● Task item:
Wherever a picture appears in the data below, omit it, and restate everything else word for word.

● Data to use:
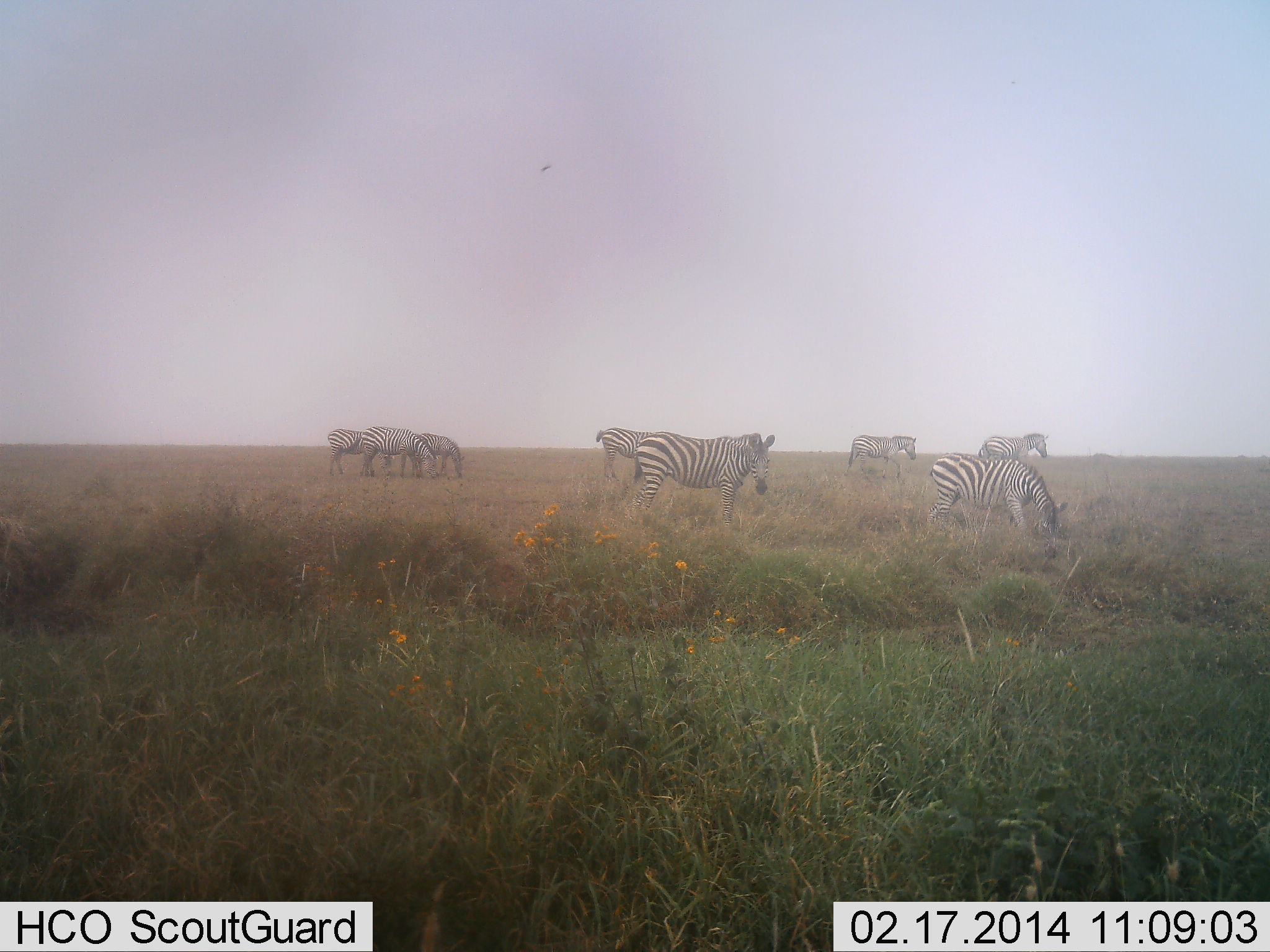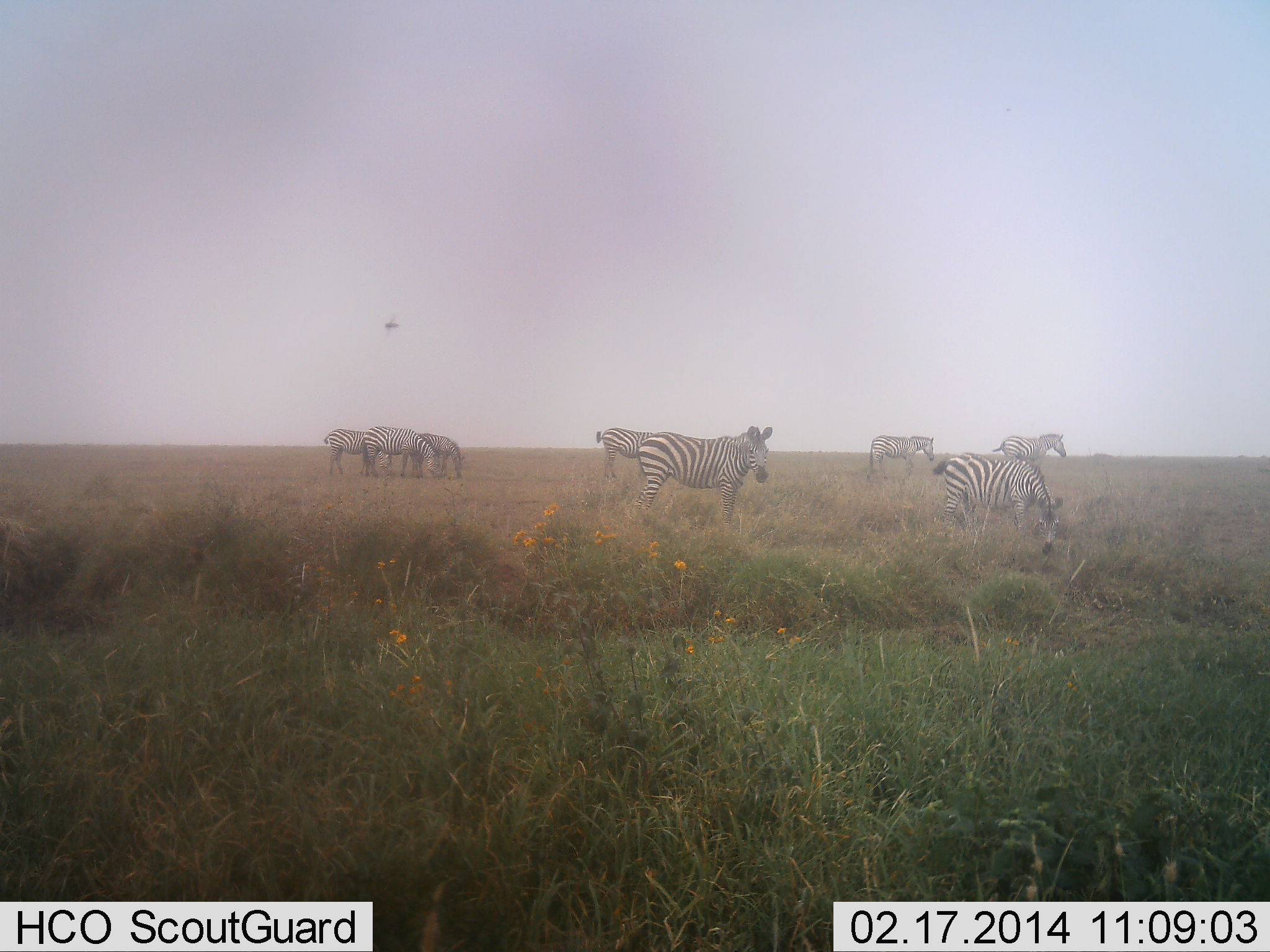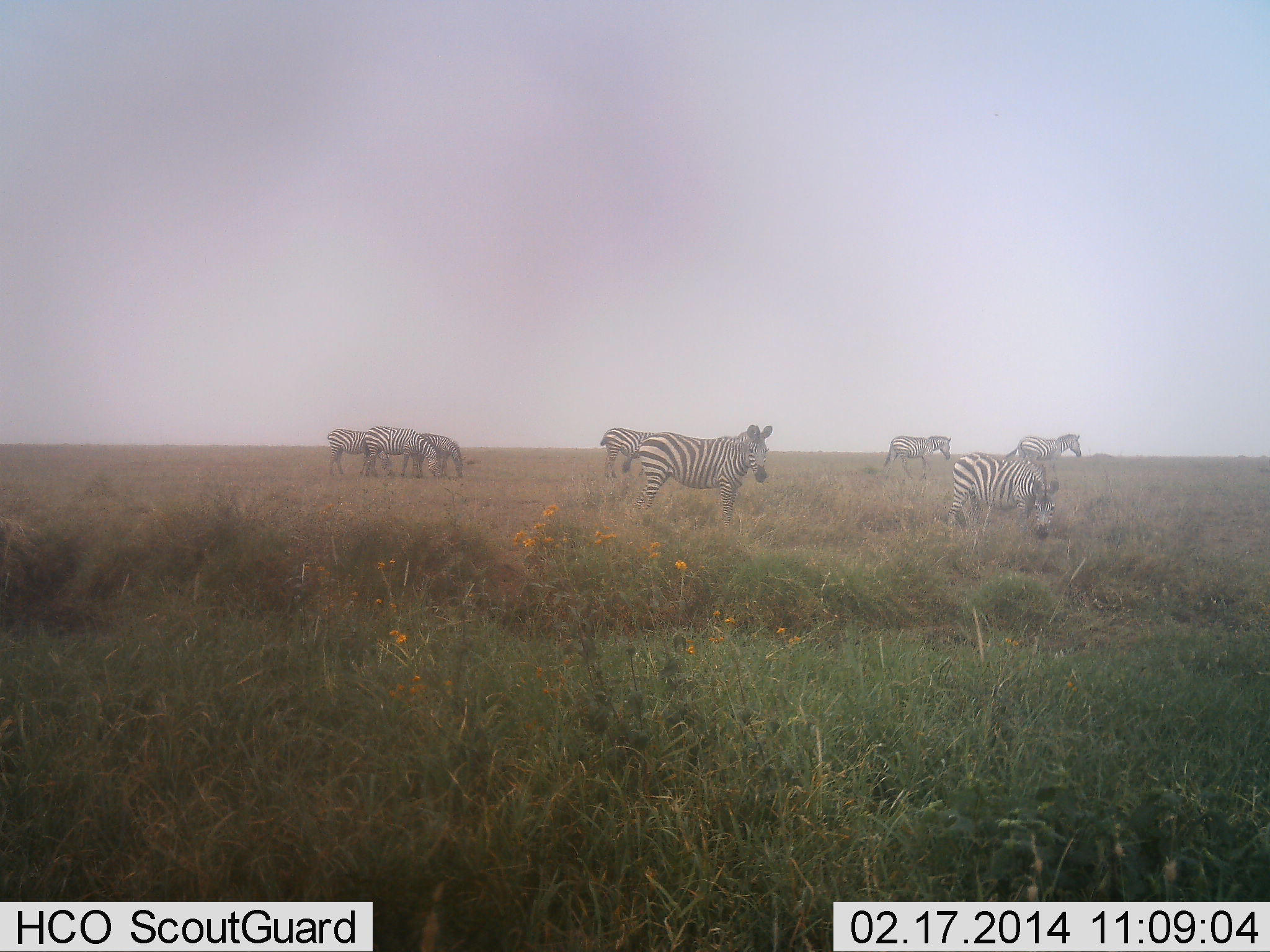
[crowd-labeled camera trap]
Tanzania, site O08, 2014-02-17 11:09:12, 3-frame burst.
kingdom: Animalia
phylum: Chordata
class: Mammalia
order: Perissodactyla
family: Equidae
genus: Equus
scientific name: Equus quagga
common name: plains zebra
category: zebra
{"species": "zebra (plains zebra) (Equus quagga)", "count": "8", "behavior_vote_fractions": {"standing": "86%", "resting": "0%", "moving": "29%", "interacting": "0%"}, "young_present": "0%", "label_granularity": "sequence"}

● Finished exercise:
[crowd-labeled camera trap]
Tanzania, site O08, 2014-02-17 11:09:12, 3-frame burst.
kingdom: Animalia
phylum: Chordata
class: Mammalia
order: Perissodactyla
family: Equidae
genus: Equus
scientific name: Equus quagga
common name: plains zebra
category: zebra
{"species": "zebra (plains zebra) (Equus quagga)", "count": "8", "behavior_vote_fractions": {"standing": "86%", "resting": "0%", "moving": "29%", "interacting": "0%"}, "young_present": "0%", "label_granularity": "sequence"}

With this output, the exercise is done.